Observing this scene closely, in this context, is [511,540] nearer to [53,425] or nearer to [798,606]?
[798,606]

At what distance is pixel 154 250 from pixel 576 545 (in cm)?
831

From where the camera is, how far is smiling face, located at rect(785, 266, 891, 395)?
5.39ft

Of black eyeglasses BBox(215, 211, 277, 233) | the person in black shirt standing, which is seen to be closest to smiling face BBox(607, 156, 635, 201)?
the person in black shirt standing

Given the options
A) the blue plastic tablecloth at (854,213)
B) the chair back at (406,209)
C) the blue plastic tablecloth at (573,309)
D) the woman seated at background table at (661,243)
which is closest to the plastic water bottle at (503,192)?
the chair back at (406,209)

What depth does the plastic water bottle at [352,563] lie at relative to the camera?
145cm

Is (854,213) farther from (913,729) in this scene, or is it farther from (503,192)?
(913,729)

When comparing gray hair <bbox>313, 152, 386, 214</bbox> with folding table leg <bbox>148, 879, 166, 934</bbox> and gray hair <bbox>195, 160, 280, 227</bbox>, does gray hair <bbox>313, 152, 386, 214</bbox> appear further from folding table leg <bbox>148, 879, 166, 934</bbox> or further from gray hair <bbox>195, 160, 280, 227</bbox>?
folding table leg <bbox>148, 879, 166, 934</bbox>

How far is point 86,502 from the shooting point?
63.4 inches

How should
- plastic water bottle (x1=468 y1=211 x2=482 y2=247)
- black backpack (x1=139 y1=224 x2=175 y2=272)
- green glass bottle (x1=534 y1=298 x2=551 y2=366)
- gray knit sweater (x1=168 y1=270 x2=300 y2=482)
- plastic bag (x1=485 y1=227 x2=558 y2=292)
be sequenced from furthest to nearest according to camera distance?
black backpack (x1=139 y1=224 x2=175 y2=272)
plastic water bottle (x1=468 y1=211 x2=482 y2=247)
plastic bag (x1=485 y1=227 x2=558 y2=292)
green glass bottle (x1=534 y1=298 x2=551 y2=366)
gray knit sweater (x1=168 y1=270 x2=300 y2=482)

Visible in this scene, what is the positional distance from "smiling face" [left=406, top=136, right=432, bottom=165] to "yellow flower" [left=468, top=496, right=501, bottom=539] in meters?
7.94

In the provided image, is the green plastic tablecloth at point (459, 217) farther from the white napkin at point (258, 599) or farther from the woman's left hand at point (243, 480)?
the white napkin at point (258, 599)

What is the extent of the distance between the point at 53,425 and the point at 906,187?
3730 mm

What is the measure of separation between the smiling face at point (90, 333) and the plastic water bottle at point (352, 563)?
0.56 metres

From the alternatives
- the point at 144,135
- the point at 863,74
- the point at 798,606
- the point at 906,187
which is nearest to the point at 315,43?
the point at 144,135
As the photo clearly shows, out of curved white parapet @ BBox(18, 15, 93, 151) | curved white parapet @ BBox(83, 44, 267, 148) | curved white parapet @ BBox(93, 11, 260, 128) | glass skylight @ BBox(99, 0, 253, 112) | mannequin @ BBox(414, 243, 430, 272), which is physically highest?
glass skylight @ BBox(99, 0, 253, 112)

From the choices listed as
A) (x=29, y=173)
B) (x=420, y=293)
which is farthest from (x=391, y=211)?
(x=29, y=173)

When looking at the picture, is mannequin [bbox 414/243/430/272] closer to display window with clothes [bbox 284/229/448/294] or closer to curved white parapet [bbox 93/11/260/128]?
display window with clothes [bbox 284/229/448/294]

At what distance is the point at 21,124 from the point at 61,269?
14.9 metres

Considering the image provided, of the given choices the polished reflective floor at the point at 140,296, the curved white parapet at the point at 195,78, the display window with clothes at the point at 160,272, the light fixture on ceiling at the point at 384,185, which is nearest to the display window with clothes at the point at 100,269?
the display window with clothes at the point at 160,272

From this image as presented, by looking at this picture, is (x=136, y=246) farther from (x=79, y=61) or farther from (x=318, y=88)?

============

_Given instruction_
Please rewrite the records above as one numbered list, one line per number, with the blank lines left out.

_The reply_
1. Observing this scene closely, in this context, is [511,540] nearer to [53,425] or nearer to [798,606]?
2. [798,606]
3. At what distance is pixel 154 250 from pixel 576 545 (in cm)?
4. 831
5. From where the camera is, how far is smiling face, located at rect(785, 266, 891, 395)?
6. 5.39ft
7. Of black eyeglasses BBox(215, 211, 277, 233) | the person in black shirt standing, which is seen to be closest to smiling face BBox(607, 156, 635, 201)?
8. the person in black shirt standing
9. Given the options
10. A) the blue plastic tablecloth at (854,213)
11. B) the chair back at (406,209)
12. C) the blue plastic tablecloth at (573,309)
13. D) the woman seated at background table at (661,243)
14. which is closest to the plastic water bottle at (503,192)?
15. the chair back at (406,209)
16. What depth does the plastic water bottle at [352,563] lie at relative to the camera?
17. 145cm
18. Is (854,213) farther from (913,729) in this scene, or is it farther from (503,192)?
19. (913,729)
20. When comparing gray hair <bbox>313, 152, 386, 214</bbox> with folding table leg <bbox>148, 879, 166, 934</bbox> and gray hair <bbox>195, 160, 280, 227</bbox>, does gray hair <bbox>313, 152, 386, 214</bbox> appear further from folding table leg <bbox>148, 879, 166, 934</bbox> or further from gray hair <bbox>195, 160, 280, 227</bbox>?
21. folding table leg <bbox>148, 879, 166, 934</bbox>
22. How far is point 86,502 from the shooting point?
23. 63.4 inches
24. How should
25. - plastic water bottle (x1=468 y1=211 x2=482 y2=247)
26. - black backpack (x1=139 y1=224 x2=175 y2=272)
27. - green glass bottle (x1=534 y1=298 x2=551 y2=366)
28. - gray knit sweater (x1=168 y1=270 x2=300 y2=482)
29. - plastic bag (x1=485 y1=227 x2=558 y2=292)
30. be sequenced from furthest to nearest according to camera distance?
31. black backpack (x1=139 y1=224 x2=175 y2=272)
32. plastic water bottle (x1=468 y1=211 x2=482 y2=247)
33. plastic bag (x1=485 y1=227 x2=558 y2=292)
34. green glass bottle (x1=534 y1=298 x2=551 y2=366)
35. gray knit sweater (x1=168 y1=270 x2=300 y2=482)
36. Visible in this scene, what is the positional distance from "smiling face" [left=406, top=136, right=432, bottom=165] to "yellow flower" [left=468, top=496, right=501, bottom=539] in meters?
37. 7.94
38. In the provided image, is the green plastic tablecloth at point (459, 217) farther from the white napkin at point (258, 599) or farther from the woman's left hand at point (243, 480)?
39. the white napkin at point (258, 599)
40. What is the extent of the distance between the point at 53,425 and the point at 906,187?
41. 3730 mm
42. What is the measure of separation between the smiling face at point (90, 333) and the plastic water bottle at point (352, 563)?
43. 0.56 metres
44. From the alternatives
45. - the point at 144,135
46. - the point at 863,74
47. - the point at 798,606
48. - the point at 906,187
49. which is nearest to the point at 315,43?
50. the point at 144,135
51. As the photo clearly shows, out of curved white parapet @ BBox(18, 15, 93, 151) | curved white parapet @ BBox(83, 44, 267, 148) | curved white parapet @ BBox(93, 11, 260, 128) | glass skylight @ BBox(99, 0, 253, 112) | mannequin @ BBox(414, 243, 430, 272), which is physically highest?
52. glass skylight @ BBox(99, 0, 253, 112)
53. From the choices listed as
54. A) (x=29, y=173)
55. B) (x=420, y=293)
56. which is farthest from (x=391, y=211)?
57. (x=29, y=173)
58. When looking at the picture, is mannequin [bbox 414/243/430/272] closer to display window with clothes [bbox 284/229/448/294] or closer to curved white parapet [bbox 93/11/260/128]?
59. display window with clothes [bbox 284/229/448/294]
60. At what distance is the point at 21,124 from the point at 61,269?
61. 14.9 metres
62. Considering the image provided, of the given choices the polished reflective floor at the point at 140,296, the curved white parapet at the point at 195,78, the display window with clothes at the point at 160,272, the light fixture on ceiling at the point at 384,185, which is nearest to the display window with clothes at the point at 100,269?
63. the display window with clothes at the point at 160,272
64. From this image as presented, by looking at this picture, is (x=136, y=246) farther from (x=79, y=61) or farther from (x=318, y=88)?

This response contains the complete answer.